### THE TASK
In the data that follows, how many lines contain the word "Recognition"? Give only that number.

### INPUT FOR THIS TASK
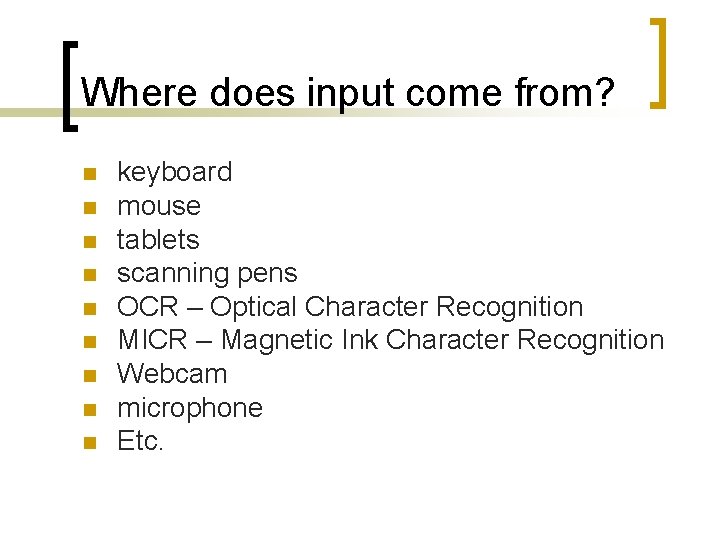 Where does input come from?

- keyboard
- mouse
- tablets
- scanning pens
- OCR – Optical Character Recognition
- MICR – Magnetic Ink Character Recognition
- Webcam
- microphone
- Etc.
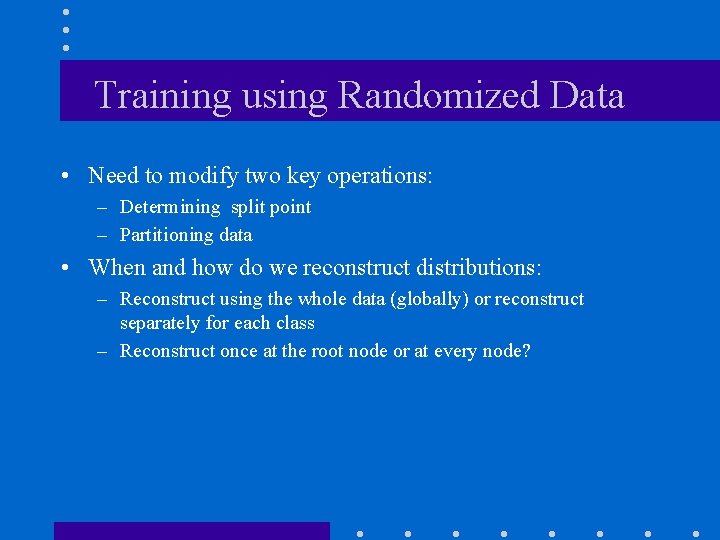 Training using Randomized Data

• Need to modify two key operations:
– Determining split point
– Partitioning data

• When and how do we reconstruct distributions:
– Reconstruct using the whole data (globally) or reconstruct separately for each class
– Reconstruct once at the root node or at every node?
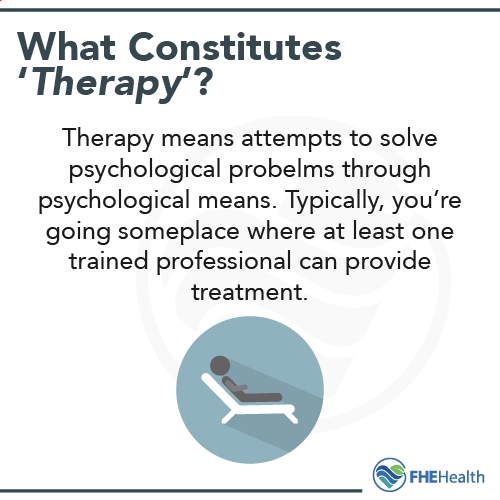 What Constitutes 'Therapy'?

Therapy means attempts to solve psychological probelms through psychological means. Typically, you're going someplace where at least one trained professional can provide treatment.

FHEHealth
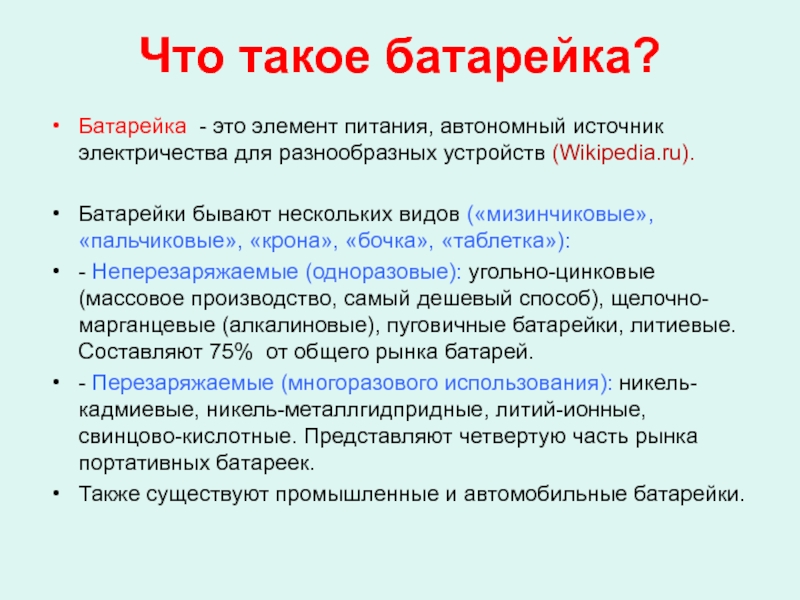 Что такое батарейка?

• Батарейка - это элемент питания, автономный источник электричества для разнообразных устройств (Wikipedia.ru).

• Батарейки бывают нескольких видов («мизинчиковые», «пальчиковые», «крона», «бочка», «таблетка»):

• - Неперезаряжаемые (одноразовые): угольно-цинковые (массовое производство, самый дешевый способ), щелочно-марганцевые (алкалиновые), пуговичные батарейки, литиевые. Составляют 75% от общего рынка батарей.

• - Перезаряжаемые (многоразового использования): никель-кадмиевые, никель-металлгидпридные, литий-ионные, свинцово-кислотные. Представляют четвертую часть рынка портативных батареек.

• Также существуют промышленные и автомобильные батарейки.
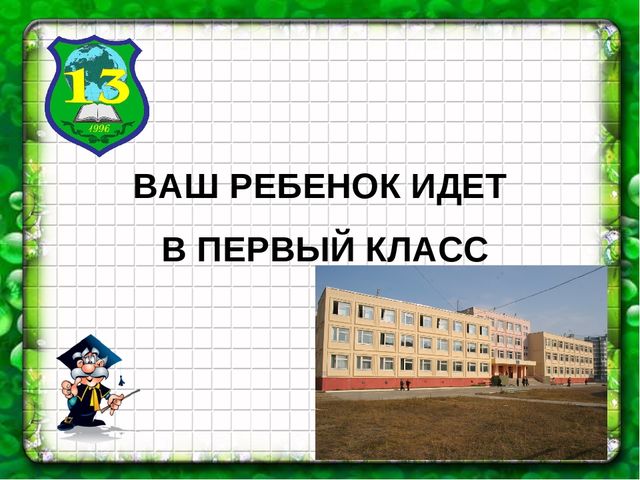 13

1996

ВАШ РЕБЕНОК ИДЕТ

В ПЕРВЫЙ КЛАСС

### ANSWER FOR THE TASK
2